De Ronde van Vlaanderen groeide afgelopen zondag uit tot een zinderend spektakelstuk. Heel Vlaanderen liep in de 256 kilometer tussen Brugge en Meerbeke uit om de helden aan het werk te zien. De wielersport mag dan op geregelde tijdstippen in diskrediet worden gebracht en kreunen onder dopingschandalen, op die ene dag gaat het alleen om de pure sport en is het alsof iedereen de excessen wil vergeten. Koude rillingen krijg je elk jaar opnieuw als je dit stukje wielerepos volgt. Het gewring en gezwoeg op de mythische hellingen, het gedaver en gedokker op de puntige kasseien, de vibrerende massa, bloednerveuze ploegleiders, renners die de grens van het menselijke overstijgen op zoek naar eeuwige roem, heel even waan je je in een wereld met ongeschreven wetten, in een toeterende rodeo waarin niet iedereen het hoofd koel kan houden. De manier waarop vooral Vlaamse renners zich opladen, is uniek.
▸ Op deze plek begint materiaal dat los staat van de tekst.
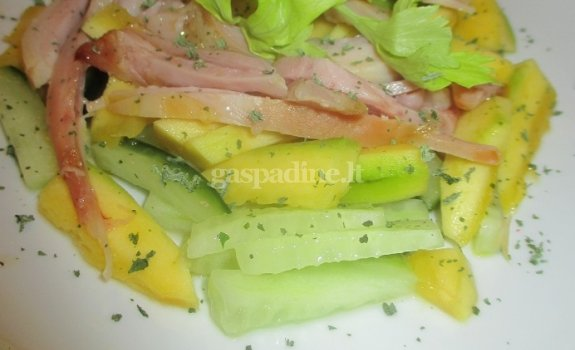 Vištienos, agurko ir mango salotos su džiovintomis mėtomis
De Ronde van Vlaanderen blijft – net zoals Milaan-Sanremo, Parijs-Roubaix, Luik-Bastenaken-Luik en de Ronde van Lombardije – een uitzonderlijk gebeuren. Eigenlijk verdienen die wedstrijden een soort herwaardering. Het is en blijft vreemd dat ze deel uitmaken van een competitie (de Pro Tour) waarin ze in zekere zin op hetzelfde niveau staan als pakweg de Ronde van het Baskenland of de Ronde van Romandië. Terwijl juist de Ronde van Vlaanderen met zijn heroïek en epiek een groot deel mee heeft geschreven van de geschiedenis van de wielersport. UCI-baas Hein Verbruggen mag dan vinden dat zijn geesteskind een nieuw economisch circuit opent en een paraplu vormt met veel marketingmogelijkheden, het blijft vreemd dat de winnaar van een monumentale klassieker evenveel punten pakt als de laureaat van de Ronde van Catalonië of de Ronde van Polen en slechts tien punten meer dan de winnaar van de GP France-Plouay.

De wielersport heeft ongetwijfeld baat bij innovatie en vernieuwing. Maar monumenten als de Ronde van Vlaanderen kunnen niet genoeg beschermd en gekoesterd worden. Zelfs binnen een soort Champions League van de wielersport verdienen ze het tot een uitzonderlijke categorie te behoren. Want ze bogen op traditie. En op een specifieke eigenheid. Deze wedstrijd heeft geen ingrepen nodig om groots te blijven. Alleen af en toe een strook nieuwe kasseien.

Jacques Sys

Klassiekers verdienen een soort herwaardering.